Question

If a simple pendulum has a significant amplitude (up to a factor of $\dfrac{1}{e}$ of original) only in the period between $t = 0s$ to $t = \tau s$, then $\tau $ may be called as the average life of the pendulum. When the spherical bob of the pendulum suffers a retardation (due to viscous drag) proportional to its velocity, with $b$ as the constant of proportionality, the average time of the pendulum is (assuming the damping is small):

Answer 1

Hint: To solve the given problem we can use the concept of motion; we can write the equation motion and if we differentiate the motion equation, we can get the answer.

Formula used:
The equation of motion:
$ \Rightarrow F = - kx - bv$
Where $v$ is the velocity.

Complete step by step answer:
We can try to solve the given problem.
Consider the equation of the motion for the simple pendulum suffering retardation, that is,
$ \Rightarrow F = - kx - bv$
We can use the second-order differential equation is,
$ \Rightarrow m\dfrac{{{d^2}x}}{{d{t^2}}} + kx + b\dfrac{{dk}}{{dt}} = 0$
We can divide and multiply the term m. we get,
$ \Rightarrow \dfrac{{{d^2}x}}{{d{t^2}}} + \dfrac{k}{m}x + \dfrac{b}{m}\dfrac{{dx}}{{dt}} = 0$
Rearrange the terms according to the degrees of x. we get.
\[ \Rightarrow \dfrac{{{d^2}x}}{{d{t^2}}} + \dfrac{b}{m}\dfrac{{dx}}{{dt}} + \dfrac{k}{m}x = 0\]..........1
When we solve equation 1, we get the solution as $x = {e^{\lambda t}}$. We can differentiate this equation as,
$ \Rightarrow \dfrac{{dx}}{{dt}} = \lambda {e^{\lambda t}}$
If we differentiate this again, we get,
$ \Rightarrow \dfrac{{{d^2}x}}{{d{t^2}}} = {\lambda ^2}{e^{\lambda t}}$
We can substitute the values in equation 1 we get,
\[ \Rightarrow {\lambda ^2}{e^{\lambda t}} + \dfrac{b}{m}\lambda {e^{\lambda t}} + \dfrac{k}{m}{e^{\lambda t}} = 0\]
We can divide and multiply ${e^{\lambda t}}$we get,
\[ \Rightarrow {\lambda ^2} + \dfrac{b}{m}\lambda + \dfrac{k}{m} = 0\]
The value for finding the $\lambda $is,
$ \Rightarrow \lambda = \dfrac{{\dfrac{{ - b}}{m} \pm \sqrt {\dfrac{{{b^2}}}{{{m^2}}} - 4\dfrac{k}{m}} }}{2}$
We can divide and multiply the term m, we get,
$ \Rightarrow \lambda = \dfrac{{ - b \pm \sqrt {{b^2} - 4km} }}{{2m}}$
We can solve the equation 1 for $x$, we get,
$ \Rightarrow x = {e^{\dfrac{{ - b}}{{2m}}t}}$
On solving the equation, we get,
$ \Rightarrow A\cos \left( {\omega _0^2 - {\lambda ^2}} \right)$
From this, we have the value for omega.

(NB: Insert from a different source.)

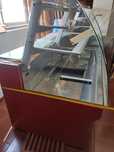 Viterine expositor refrigerada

That is,
$ \Rightarrow \omega = \sqrt {\omega _0^2 - {\lambda ^2}} $
Where ${\omega _0} = \dfrac{k}{m}$and $\lambda = \dfrac{b}{2}$
Therefore, the average life is given as
$ \Rightarrow \dfrac{1}{\lambda } = \dfrac{2}{b}$
Hence the average time of the pendulum is $\dfrac{2}{b}$.
This is the free body diagram that represents the simple pendulum values along with the directions.

Additional information:
When a point mass is attached to the light inextensible string and it is suspended from the fixed support is known as a simple pendulum. The Mean position is determined by the vertical line from the fixed support.

Note: There are some assumptions for calculating the time period. They are, there will be a negligible distance between the system and the air, the pendulum arm is not compressible, the swings of the pendulum are the perfect plane and the gravity remains always constant.